Кощег вздохнул. Лицо его вдруг печальным сделалось.

— Взамен лишь люди умеют: я тебе то, а ты мне это, я тебе это, ты мне то — базар и ярмарка, а не жизнь.

Злата промолчала и спорить не стала.

* * *

Конца оврага они достигли к вечеру, издали заприметили березовую рощу и устроились на отдых прямо на земле. Продолжать путь в темноте было неразумно, к тому же Кощег строго-настрого запретил разводить костер: видимо, опасался тех самых огнегривов.

Когда солнце закатилось, стало зябко, изо рта при дыхании вырывались облачка пара. Кутаясь в куртку и в отданный Кощегом плащ, Злата окончательно измучилась.

— И как ты только еще не околел?.. — прошептала она, стуча зубами.

Вопрос не подразумевал ответа, Кощег и не стал ничего говорить, лишь сел вплотную, приобнял, уткнулся носом куда-то в основание шеи и очень скоро задышал глубоко и едва слышно.

Злата думала, что не заснет до утра. Однако холод как-то очень быстро отступил, а чужое присутствие наполнило покоем. Глаза закрылись сами собой, и в эту ночь ей приснился странный сон будто шла Злата по поляне сон-травы, и никуда не торопилась, на чары не поддавалась. Все ее внимание было приковано к черной птице, летящей по небу: небыстро и невысоко, если поднять руку, аккурат дотронуться удастся.

Всякий раз, когда ворон махал крыльями, высыпали на небосвод крупные ясные звезды, однако их сияние не шло ни в какое сравнение с высокими горами у виднокрая, состоящими из кремневого дикаря или даже адаманта.

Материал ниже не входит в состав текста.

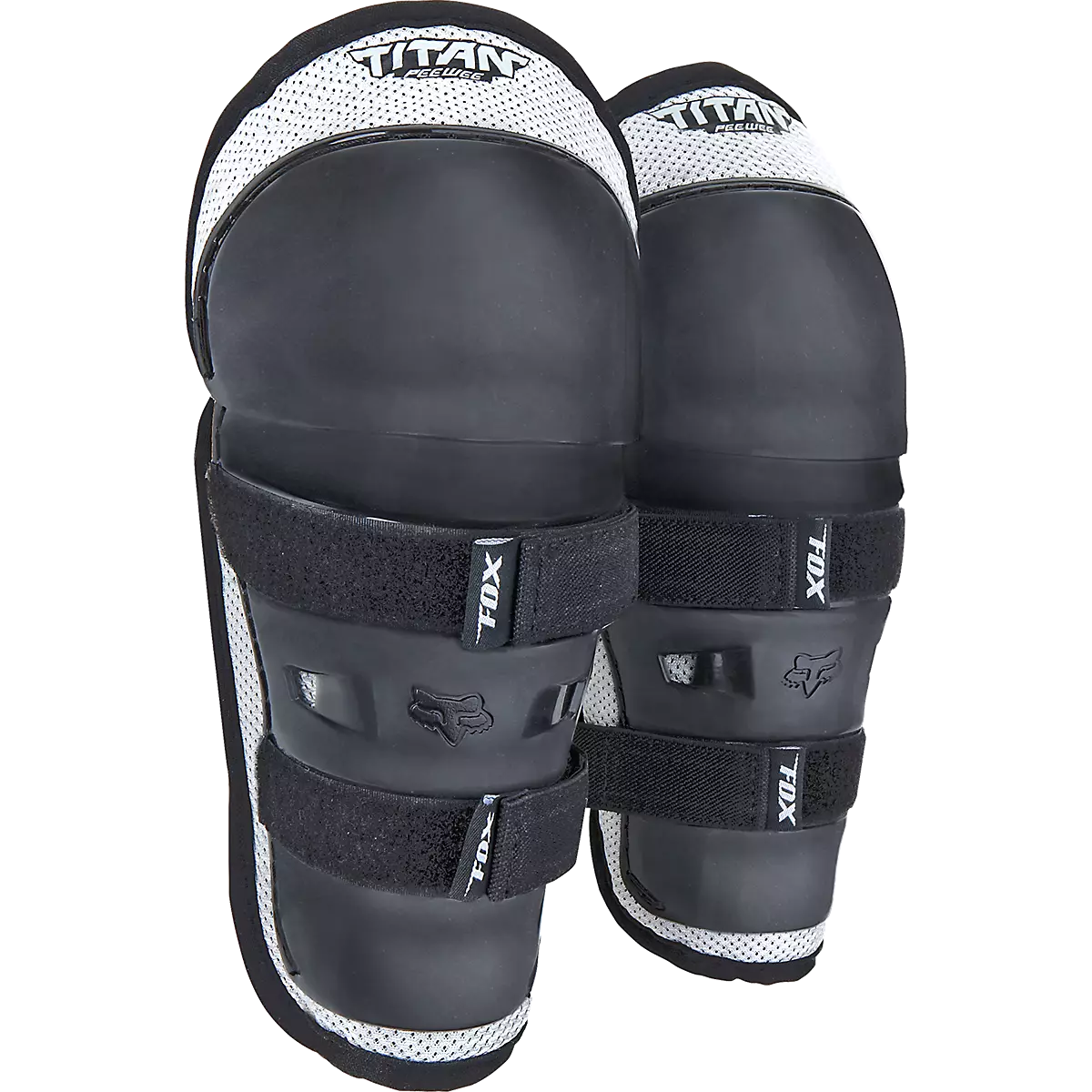 Fox Racing - Peewee Titan Knee/Shin Guard-Black/Silver (08037-464)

Туда и шла она, направляемая вороном?

Злата не знала, но чувствовала, что нужно ей совсем в другую сторону, не к замку в горах этих, а к другому — посреди озера. Однако и остановиться не могла. Ноги сами несли ее вперед и вперед. Или то черная птица виновата?

Словно в ответ на эту мысль ворон оглушительно каркнул, и вмиг исчезло все вокруг словно и не было. Стояла Злата посреди каменной тарелочки, вокруг окруженной скалами. Ворон чуть покружил в небе и сел на плечо высокого мужчины в серебряной короне и черном плаще. Ничего более Злата различить не могла. Вроде и удавалось единый образ собрать, когда смотрела прямо, глаз не отводя, но стоило моргнуть, как тотчас она забывала как незнакомец выглядел. Оттого, вероятно, представал тот то красавцем, каких свет не видывал, то уродливым стариком. Бежать со всех ног хотелось невыносимо, причем от красавца сильнее. Вот только — некуда.

— Предательство еще никогда ни к чему хорошему не приводило, даже когда казалось иначе, даже если удавалось прожить долго.